GraphGUIDE: interpretable and controllable conditional graph generation
with discrete Bernoulli diffusion
- URL: http://arxiv.org/abs/2302.03790v1
- Date: Tue, 7 Feb 2023 22:58:29 GMT
- Title: GraphGUIDE: interpretable and controllable conditional graph generation
with discrete Bernoulli diffusion
- Authors: Alex M. Tseng, Nathaniel Diamant, Tommaso Biancalani, Gabriele Scalia
- Abstract summary: Diffusion models achieve state-of-the-art performance in generating realistic objects.
Recent work has shown that diffusion can also be defined on graphs, including graph representations of drug-like molecules.
We propose GraphGUIDE, a novel framework for graph generation using diffusion models.

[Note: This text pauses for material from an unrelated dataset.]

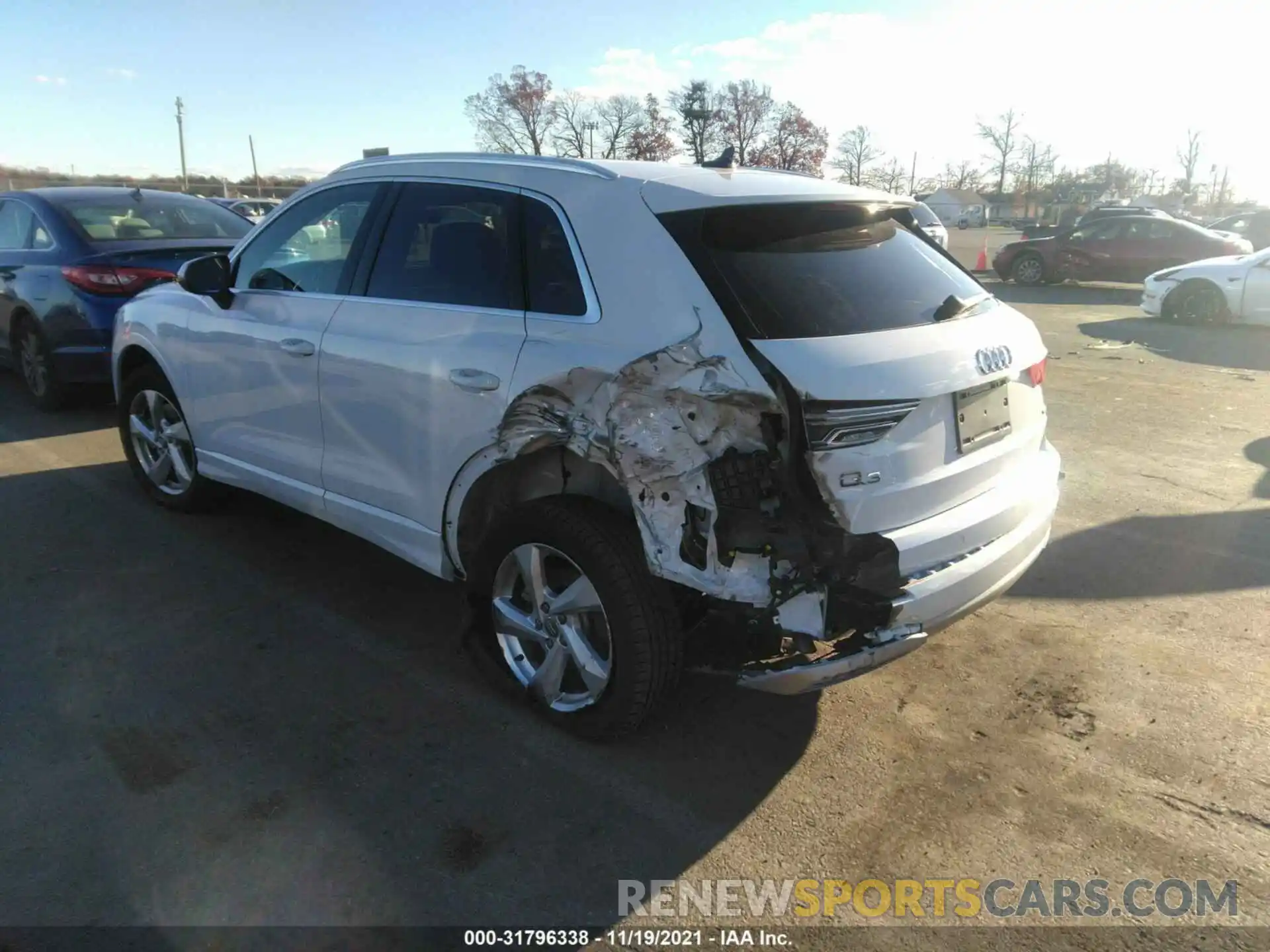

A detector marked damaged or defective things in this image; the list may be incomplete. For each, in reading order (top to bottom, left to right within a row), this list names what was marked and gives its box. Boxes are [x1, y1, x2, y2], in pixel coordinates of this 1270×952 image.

severe rear damage [492, 333, 915, 693]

- Score: 0.8602553195689513
- License: http://creativecommons.org/licenses/by/4.0/
- Abstract: Diffusion models achieve state-of-the-art performance in generating realistic
objects and have been successfully applied to images, text, and videos. Recent
work has shown that diffusion can also be defined on graphs, including graph
representations of drug-like molecules. Unfortunately, it remains difficult to
perform conditional generation on graphs in a way which is interpretable and
controllable. In this work, we propose GraphGUIDE, a novel framework for graph
generation using diffusion models, where edges in the graph are flipped or set
at each discrete time step. We demonstrate GraphGUIDE on several graph
datasets, and show that it enables full control over the conditional generation
of arbitrary structural properties without relying on predefined labels. Our
framework for graph diffusion can have a large impact on the interpretable
conditional generation of graphs, including the generation of drug-like
molecules with desired properties in a way which is informed by experimental
evidence.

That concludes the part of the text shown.